Storm, tolls get an encore

Motorists have long grumbled about Pennsylvania's notoriously potholed highway system, but rarely has state government come in for more criticism over infrastructure than it did in 2007.

Between PennDOT's botched response to a freak Valentine's Day snowstorm that stranded hundreds of motorists and lawmakers' highly unpopular plan to toll Interstate 80, transportation issues helped drive the news in Pennsylvania this year. And state officials found themselves dealing with one blown tire after another.

What else got the Keystone State talking in 2007?

It was one heck of a traffic jam, and it was largely avoidable.

Hundreds of motorists spent a frigid night in their vehicles last Feb. 14 and 15 as snow, ice and freezing rain blocked 150 miles of interstate highway in eastern Pennsylvania. Transportation and emergency officials conceded they failed to prepare for the storm, then did not respond quickly enough as the situation deteriorated. The state said it has addressed many of the communications and logistical problems that contributed to the backlog.

In July, the Legislature voted to introduce tolls on Interstate 80, with the aim of raising $116 billion over 50 years for highway and bridge projects. The plan, which awaits federal approval, drew fierce opposition from business owners, residents, truckers and public officials in northern Pennsylvania. One furious resident said lawmakers viewed the rural population that lives near I-80 like "ignorant hicks" who wouldn't put up a fight.

Powerful state Sen. Vincent J. Fumo battled federal charges that he defrauded taxpayers and a local nonprofit he controlled out of more than $2 million. Among the juiciest allegations: that the Philadelphia Democrat used Senate staff to spy on his ex-wife. "I know in my heart that I have not done anything illegal," said Fumo, who has beaten two other federal raps in a 30-year Senate career.
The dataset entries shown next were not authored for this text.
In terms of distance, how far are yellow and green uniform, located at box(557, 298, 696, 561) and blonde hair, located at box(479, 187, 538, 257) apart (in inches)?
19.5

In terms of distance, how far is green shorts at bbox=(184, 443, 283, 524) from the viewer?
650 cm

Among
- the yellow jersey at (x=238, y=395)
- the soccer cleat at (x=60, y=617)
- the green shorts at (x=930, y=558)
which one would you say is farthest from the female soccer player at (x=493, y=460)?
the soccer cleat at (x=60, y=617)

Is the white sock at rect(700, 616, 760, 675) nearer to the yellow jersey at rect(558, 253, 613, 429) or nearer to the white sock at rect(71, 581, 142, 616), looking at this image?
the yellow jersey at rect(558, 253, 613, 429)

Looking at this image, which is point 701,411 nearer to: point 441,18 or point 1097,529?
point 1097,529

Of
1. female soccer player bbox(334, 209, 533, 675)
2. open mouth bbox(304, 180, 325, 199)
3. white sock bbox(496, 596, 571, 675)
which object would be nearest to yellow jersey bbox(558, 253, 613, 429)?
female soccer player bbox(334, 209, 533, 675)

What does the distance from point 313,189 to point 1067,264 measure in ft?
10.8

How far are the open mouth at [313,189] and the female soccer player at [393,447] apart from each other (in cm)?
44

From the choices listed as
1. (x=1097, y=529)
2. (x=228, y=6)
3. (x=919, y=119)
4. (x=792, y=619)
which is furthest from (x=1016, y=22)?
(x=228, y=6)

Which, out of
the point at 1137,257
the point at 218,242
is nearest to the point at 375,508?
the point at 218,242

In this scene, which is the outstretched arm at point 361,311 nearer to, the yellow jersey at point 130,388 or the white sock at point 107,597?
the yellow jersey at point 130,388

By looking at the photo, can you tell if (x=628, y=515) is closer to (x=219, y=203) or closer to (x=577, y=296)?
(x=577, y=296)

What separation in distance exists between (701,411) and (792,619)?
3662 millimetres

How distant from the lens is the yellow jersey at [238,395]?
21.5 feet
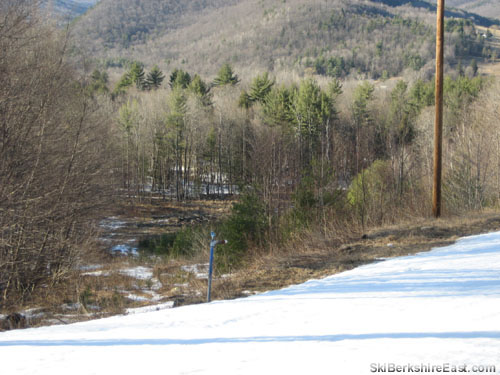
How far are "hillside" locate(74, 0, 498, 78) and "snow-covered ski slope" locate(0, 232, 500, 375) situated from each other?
114m

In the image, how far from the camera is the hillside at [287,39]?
130 metres

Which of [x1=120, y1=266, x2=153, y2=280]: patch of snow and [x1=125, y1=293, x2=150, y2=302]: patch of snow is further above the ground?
[x1=125, y1=293, x2=150, y2=302]: patch of snow

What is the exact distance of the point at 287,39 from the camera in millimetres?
153125

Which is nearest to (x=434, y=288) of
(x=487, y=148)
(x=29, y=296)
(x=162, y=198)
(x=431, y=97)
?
(x=29, y=296)

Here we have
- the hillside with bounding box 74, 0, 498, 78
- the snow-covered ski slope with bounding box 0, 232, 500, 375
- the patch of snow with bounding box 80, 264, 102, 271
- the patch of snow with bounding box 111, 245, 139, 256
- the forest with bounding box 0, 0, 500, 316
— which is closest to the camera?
the snow-covered ski slope with bounding box 0, 232, 500, 375

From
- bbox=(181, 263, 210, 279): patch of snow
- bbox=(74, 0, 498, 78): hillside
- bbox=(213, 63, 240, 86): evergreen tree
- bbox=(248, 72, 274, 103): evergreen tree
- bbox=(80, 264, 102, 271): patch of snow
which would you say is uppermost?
bbox=(74, 0, 498, 78): hillside

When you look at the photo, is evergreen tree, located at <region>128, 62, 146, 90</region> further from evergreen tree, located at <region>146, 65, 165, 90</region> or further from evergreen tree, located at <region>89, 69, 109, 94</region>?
evergreen tree, located at <region>89, 69, 109, 94</region>

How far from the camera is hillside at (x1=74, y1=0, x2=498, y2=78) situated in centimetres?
12962

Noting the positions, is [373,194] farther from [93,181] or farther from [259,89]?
[259,89]

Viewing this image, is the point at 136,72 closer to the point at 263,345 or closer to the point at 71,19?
the point at 71,19

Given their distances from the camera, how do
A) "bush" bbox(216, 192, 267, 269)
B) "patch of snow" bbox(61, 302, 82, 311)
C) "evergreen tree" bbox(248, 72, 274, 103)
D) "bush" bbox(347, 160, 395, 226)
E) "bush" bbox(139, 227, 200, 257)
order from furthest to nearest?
"evergreen tree" bbox(248, 72, 274, 103)
"bush" bbox(139, 227, 200, 257)
"bush" bbox(347, 160, 395, 226)
"bush" bbox(216, 192, 267, 269)
"patch of snow" bbox(61, 302, 82, 311)

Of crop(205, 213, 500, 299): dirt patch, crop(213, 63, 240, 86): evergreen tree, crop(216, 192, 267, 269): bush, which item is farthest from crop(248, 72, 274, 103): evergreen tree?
crop(205, 213, 500, 299): dirt patch

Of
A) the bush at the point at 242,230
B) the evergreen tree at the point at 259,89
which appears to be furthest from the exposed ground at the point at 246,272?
the evergreen tree at the point at 259,89

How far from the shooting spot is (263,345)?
4.07 m
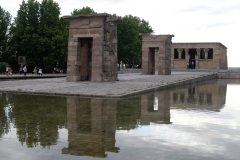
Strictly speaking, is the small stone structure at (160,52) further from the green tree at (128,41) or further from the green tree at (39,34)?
the green tree at (128,41)

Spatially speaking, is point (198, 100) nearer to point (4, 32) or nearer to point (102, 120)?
point (102, 120)

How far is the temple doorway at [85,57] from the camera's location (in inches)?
933

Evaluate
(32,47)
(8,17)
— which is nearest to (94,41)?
(32,47)

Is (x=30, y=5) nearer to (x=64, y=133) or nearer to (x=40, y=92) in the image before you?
(x=40, y=92)

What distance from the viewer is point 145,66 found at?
124 feet

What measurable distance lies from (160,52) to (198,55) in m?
30.0

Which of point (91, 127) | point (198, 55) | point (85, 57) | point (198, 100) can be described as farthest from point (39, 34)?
point (91, 127)

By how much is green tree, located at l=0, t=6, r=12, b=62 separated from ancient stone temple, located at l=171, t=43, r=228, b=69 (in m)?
30.6

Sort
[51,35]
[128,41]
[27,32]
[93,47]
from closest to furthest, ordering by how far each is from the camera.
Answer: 1. [93,47]
2. [27,32]
3. [51,35]
4. [128,41]

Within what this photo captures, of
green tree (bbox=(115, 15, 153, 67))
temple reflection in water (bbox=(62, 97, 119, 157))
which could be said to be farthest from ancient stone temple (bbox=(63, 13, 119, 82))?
green tree (bbox=(115, 15, 153, 67))

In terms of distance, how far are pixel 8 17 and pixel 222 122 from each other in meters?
53.9

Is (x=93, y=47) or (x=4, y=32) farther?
(x=4, y=32)

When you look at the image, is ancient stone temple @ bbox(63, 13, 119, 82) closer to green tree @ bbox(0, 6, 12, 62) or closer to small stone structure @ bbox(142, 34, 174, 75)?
small stone structure @ bbox(142, 34, 174, 75)

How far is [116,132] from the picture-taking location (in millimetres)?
7059
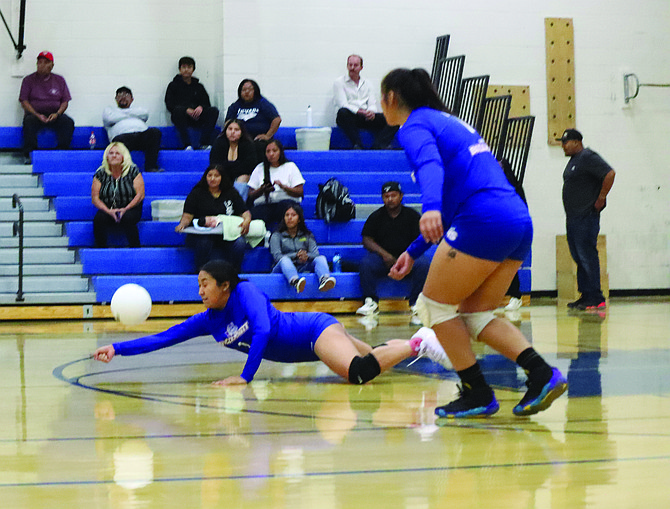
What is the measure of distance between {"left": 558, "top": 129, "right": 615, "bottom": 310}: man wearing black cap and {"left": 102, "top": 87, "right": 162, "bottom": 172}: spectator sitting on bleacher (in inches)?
188

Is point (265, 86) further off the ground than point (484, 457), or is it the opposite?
point (265, 86)

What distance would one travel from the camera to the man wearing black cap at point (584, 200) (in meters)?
10.1

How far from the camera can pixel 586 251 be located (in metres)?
10.2

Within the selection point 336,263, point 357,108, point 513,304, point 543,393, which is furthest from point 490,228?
point 357,108

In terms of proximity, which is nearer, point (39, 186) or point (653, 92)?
point (39, 186)

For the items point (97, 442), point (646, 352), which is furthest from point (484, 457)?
point (646, 352)

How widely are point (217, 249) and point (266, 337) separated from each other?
5083mm

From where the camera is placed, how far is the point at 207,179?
970 centimetres

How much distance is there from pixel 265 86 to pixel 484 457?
10052mm

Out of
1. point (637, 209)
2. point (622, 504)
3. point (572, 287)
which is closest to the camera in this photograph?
point (622, 504)

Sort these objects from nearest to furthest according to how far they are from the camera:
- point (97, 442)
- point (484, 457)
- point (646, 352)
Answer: point (484, 457) < point (97, 442) < point (646, 352)

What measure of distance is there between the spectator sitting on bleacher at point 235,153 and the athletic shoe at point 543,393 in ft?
23.3

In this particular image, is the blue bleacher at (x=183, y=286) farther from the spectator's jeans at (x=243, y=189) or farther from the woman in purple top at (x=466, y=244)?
the woman in purple top at (x=466, y=244)

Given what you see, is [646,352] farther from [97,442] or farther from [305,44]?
[305,44]
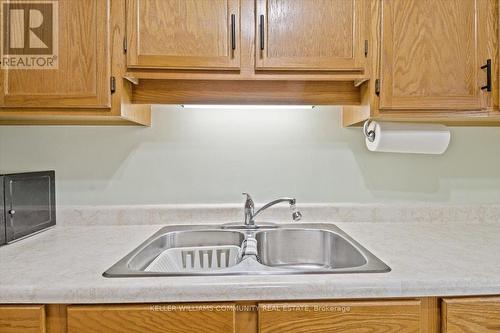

Fumo wasn't the only state official under a cloud. A senator from Western Pennsylvania; a Superior Court judge; and a former representative also faced criminal charges in 2007. Meanwhile, state Attorney General Tom Corbett began an investigation into whether legislative leaders illegally paid staffers nearly $4 million for performing election work on state time. Results of that probe are still to come.

In Pittsburgh, 27-year-old incumbent Luke Ravenstahl defeated a Republican challenger to remain the youngest chief executive of a major U.S. city.

One of the year's biggest stories — the Virginia Tech massacre — sadly touched Pennsylvania. Jeremy Herbstritt, 27, of Bellefonte, was among the victims of a suicidal student, Seung-Hui Cho, who killed 32 people in the deadliest shooting rampage in U.S. history.

In July, one of the most bizarre and puzzling crimes in recent Pennsylvania history was evidently solved. Authorities arrested a man and woman on charges they planned the elaborate bank heist that ended in the death of a pizza deliveryman in 2003. The deliveryman, Brian Wells, 46, told police he had been forced at gunpoint to rob a bank near Erie while wearing a bomb locked around his neck. As police waited for a bomb squad to arrive, the device exploded, killing him.

It was a difficult year for a trio of market-leading Pennsylvania companies.

Hershey, the nation's largest candymaker, cut 1,500 jobs and closed plants in Pennsylvania and elsewhere. Toll Brothers, the nation's largest builder of luxury homes, recorded its first quarterly loss in 21 years, and its chairman and chief executive called 2007 the "most challenging" fiscal year in company history.

Shares of Comcast, the nation's largest cable operator, tumbled to a 20-month low on news of slowing revenue growth.

Call it the $100 million mystery: A donor, known to the public only as "Anonymous Friend," gave that staggering sum to charity over the summer.